My brother brought along, for reference, an old Signet Classic edition of the play. I borrowed it from him afterwards. This morning I was looking through some of the essays in the back, and I found this interesting comment by Robert Orenstein:
Subjected to philosophical analysis the great speeches in Hamlet yield commonplaces. We treasure them for their incomparable poetry, not for their depth and originality of thought—for their revelation of Hamlet's soul, not for their discovery of the human condition. Many questions are raised in the play but few are answered.... Even when Shakespeare seems to dramatize a thesis, he does not debate philosophical positions. He is not interested in abstract thought but in characters who think, who have intellectual as well as physical needs, and who, like Pirandello's characters, cry aloud the reason of their suffering.
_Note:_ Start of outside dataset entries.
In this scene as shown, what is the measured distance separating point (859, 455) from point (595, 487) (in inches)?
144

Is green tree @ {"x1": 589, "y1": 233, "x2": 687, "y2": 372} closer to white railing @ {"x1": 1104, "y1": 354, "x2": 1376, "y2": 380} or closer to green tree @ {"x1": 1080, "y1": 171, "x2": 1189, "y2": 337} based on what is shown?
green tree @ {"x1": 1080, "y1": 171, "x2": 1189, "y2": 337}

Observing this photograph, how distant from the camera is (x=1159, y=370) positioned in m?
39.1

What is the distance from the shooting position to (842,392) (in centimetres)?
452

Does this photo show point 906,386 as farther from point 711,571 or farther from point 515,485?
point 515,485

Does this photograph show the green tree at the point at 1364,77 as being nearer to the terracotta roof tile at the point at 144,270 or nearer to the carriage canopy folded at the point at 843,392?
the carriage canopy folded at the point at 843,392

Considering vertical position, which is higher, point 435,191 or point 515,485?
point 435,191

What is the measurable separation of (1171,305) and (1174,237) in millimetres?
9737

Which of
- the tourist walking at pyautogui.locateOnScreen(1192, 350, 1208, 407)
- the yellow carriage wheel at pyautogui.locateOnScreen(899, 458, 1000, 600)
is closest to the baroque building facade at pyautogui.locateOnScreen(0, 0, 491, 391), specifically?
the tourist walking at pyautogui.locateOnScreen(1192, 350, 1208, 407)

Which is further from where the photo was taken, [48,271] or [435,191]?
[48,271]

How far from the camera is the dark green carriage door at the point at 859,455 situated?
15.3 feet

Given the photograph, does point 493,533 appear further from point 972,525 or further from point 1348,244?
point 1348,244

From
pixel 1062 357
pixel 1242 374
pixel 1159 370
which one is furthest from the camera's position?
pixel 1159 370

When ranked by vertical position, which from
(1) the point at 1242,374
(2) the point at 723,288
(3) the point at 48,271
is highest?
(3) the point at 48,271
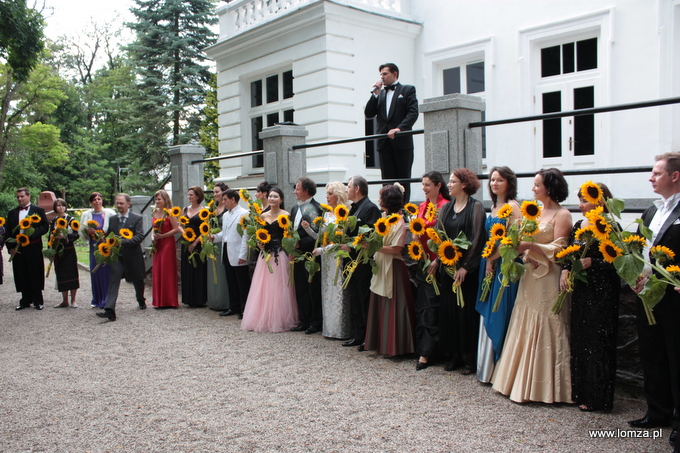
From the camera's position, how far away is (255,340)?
7934 millimetres

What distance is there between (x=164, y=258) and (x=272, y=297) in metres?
3.04

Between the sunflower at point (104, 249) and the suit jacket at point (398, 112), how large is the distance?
4601 mm

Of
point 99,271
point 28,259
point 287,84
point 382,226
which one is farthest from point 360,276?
point 287,84

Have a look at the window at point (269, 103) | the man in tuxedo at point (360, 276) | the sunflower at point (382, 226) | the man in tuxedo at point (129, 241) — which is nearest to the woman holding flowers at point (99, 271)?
the man in tuxedo at point (129, 241)

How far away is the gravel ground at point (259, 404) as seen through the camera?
4535mm

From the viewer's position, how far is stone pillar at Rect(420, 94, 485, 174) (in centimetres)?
728

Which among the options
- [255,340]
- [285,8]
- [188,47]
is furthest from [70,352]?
[188,47]

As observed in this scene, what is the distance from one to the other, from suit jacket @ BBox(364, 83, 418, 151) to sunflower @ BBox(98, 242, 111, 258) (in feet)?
15.1

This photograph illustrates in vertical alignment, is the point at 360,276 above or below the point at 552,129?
below

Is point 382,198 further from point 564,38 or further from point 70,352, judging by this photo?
point 564,38

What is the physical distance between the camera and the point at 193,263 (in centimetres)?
1023

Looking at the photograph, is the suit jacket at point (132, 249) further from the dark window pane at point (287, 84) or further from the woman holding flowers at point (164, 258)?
the dark window pane at point (287, 84)

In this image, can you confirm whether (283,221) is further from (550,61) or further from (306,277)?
(550,61)

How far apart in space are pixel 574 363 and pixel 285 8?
488 inches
The "problem" of Hamlet is not an intellectual puzzle. It arises because the play creates so marvelous a sense of the actual improvisation of life that we can find no simple logic in its sprawling action.
1 comment:
The Orenstein excerpt is terrific. For me it seems to name a primary explanation for the call of stories and plays and novels (and poems, I add, thinking of "One Art" and "My Last Duchess"). It's not that they deliver philosophical truths. It's that they make us feel that truth and ask us to test its truthiness in an experience we witness and experience.